*Provided passage*:
When I began my studies of Alzheimer's disease (AD) almost 30 years ago, I had the great fortune of knowing nothing about the disease.
This gave me an advantage over those already working in the field because I started ``outside the box'' of current thoughts, presuppositions, biases, and assumptions about the disease. At that time, the prevailing hypothesis was that AD is caused by small strands (fibrils) of the amyloid β-protein (Aβ protein). These formed deposits in the brain. I hypothesized that designing therapies that targeted these deposits already in the brain would accomplish little, as these were late stages of Alzheimer’s disease and massive neuronal loss in the brain's memory areas already had occurred. I built my young lab around the idea that we should instead target the early stages in which the fibrils form. I set out to discover if such precursors existed, and if so, how they might be involved in disease.
This posed substantial risks, both from scientific uncertainty (my hypothesis could prove wrong) and from the practical need to convince scientists, especially those who sat on the scientific advisory boards that determined whether I could get funding for the work, that this novel hypothesis had merit. I did indeed have trouble funding the initial stages of the work, but this changed in 1997 when my laboratory discovered a fibril precursor that we termed the "protofibril" (a combination of the Greek word proto [``first"] with fibril). Our finding that protofibrils were toxic—they killed neurons grown in the laboratory—was especially important because it could explain why neurons died in AD. This prediction later was confirmed when a protofibrillar form of AD, a form of the abnormal proteins that appears before these protein start to really stick together, was found in a Swedish family.
What may be the most satisfying and rewarding process in scientific research is that of formulating a new hypothesis, predicting as yet undiscovered consequences of the hypothesis, and then finding that the predictions come to pass. I was fortunate to experience this in the work I described here. In 1992, Hardy and Higgins had proposed the ``amyloid cascade hypothesis,'' which placed fibrils at the center of a pathogenic process (cascade) that caused AD. Two decades later, thinking outside the box, and taking a risk in starting a new lab, led to our proposition of the ``oligomer cascade hypothesis,'' which posits that the seminal pathologic agents in AD are Aβ oligomers, not fibrils. This new hypothesis now has supplanted the older one and currently is being tested in human clinical trials in which AD patients are being treated with oligomer-specific agents.
Dr. David Teplow is a Professor in Residence in the Department of Neurology, a member of the Molecular Biology Institute and the Brain Research Institute, and Director of the Biopolymer Laboratory at UCLA.

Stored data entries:
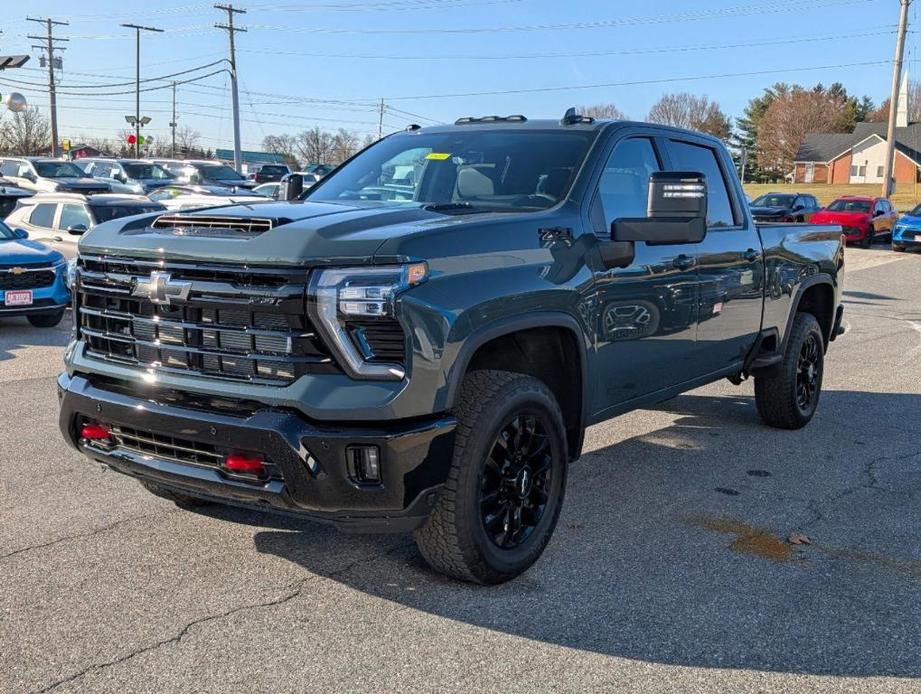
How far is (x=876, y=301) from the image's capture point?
16234 millimetres

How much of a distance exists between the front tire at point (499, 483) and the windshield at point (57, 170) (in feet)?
94.5

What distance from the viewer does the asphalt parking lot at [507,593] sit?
11.2ft

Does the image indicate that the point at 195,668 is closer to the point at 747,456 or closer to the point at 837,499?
the point at 837,499

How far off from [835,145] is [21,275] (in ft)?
308

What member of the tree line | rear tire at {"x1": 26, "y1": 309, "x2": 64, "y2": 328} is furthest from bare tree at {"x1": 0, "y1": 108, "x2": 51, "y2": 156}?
rear tire at {"x1": 26, "y1": 309, "x2": 64, "y2": 328}

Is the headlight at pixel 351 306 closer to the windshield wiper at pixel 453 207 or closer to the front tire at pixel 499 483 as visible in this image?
the front tire at pixel 499 483

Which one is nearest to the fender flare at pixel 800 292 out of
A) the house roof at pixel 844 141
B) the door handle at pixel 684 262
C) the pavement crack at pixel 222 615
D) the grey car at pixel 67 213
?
the door handle at pixel 684 262

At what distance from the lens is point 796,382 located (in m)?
7.00

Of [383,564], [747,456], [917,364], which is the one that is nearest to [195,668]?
[383,564]

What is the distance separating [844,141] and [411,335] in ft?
324

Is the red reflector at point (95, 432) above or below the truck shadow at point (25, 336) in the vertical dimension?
above

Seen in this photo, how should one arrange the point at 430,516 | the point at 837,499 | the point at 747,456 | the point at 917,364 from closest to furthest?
the point at 430,516 < the point at 837,499 < the point at 747,456 < the point at 917,364

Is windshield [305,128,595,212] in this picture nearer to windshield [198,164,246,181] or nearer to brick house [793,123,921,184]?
windshield [198,164,246,181]

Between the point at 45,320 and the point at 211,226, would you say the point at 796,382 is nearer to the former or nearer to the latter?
the point at 211,226
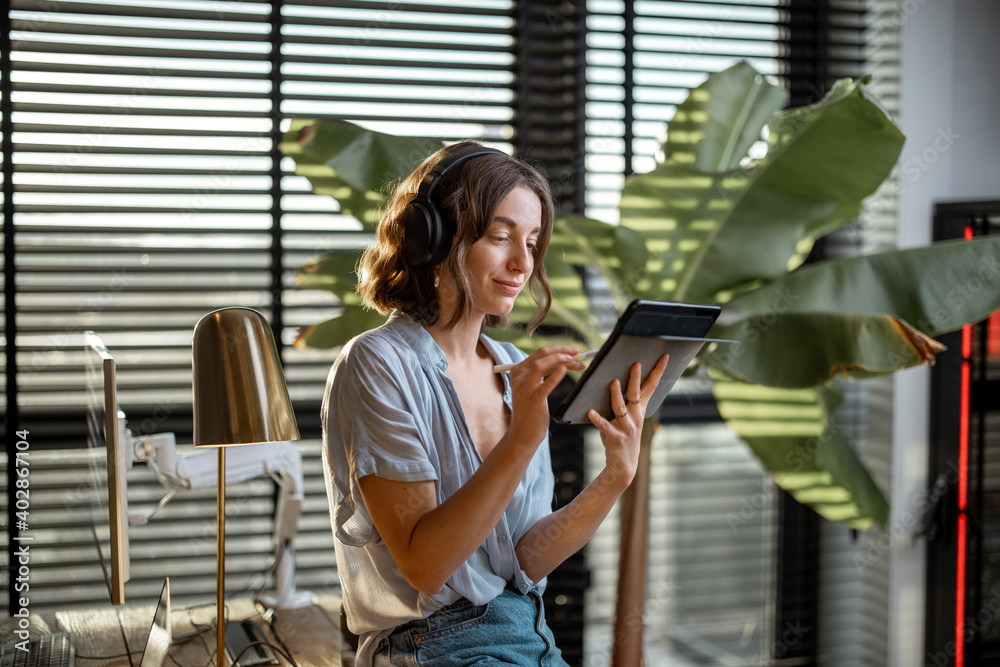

*Work required*:
In the Alzheimer's research passage above, in what year was the fibril precursor termed the "protofibril" discovered?

*Completed exercise*:
1997.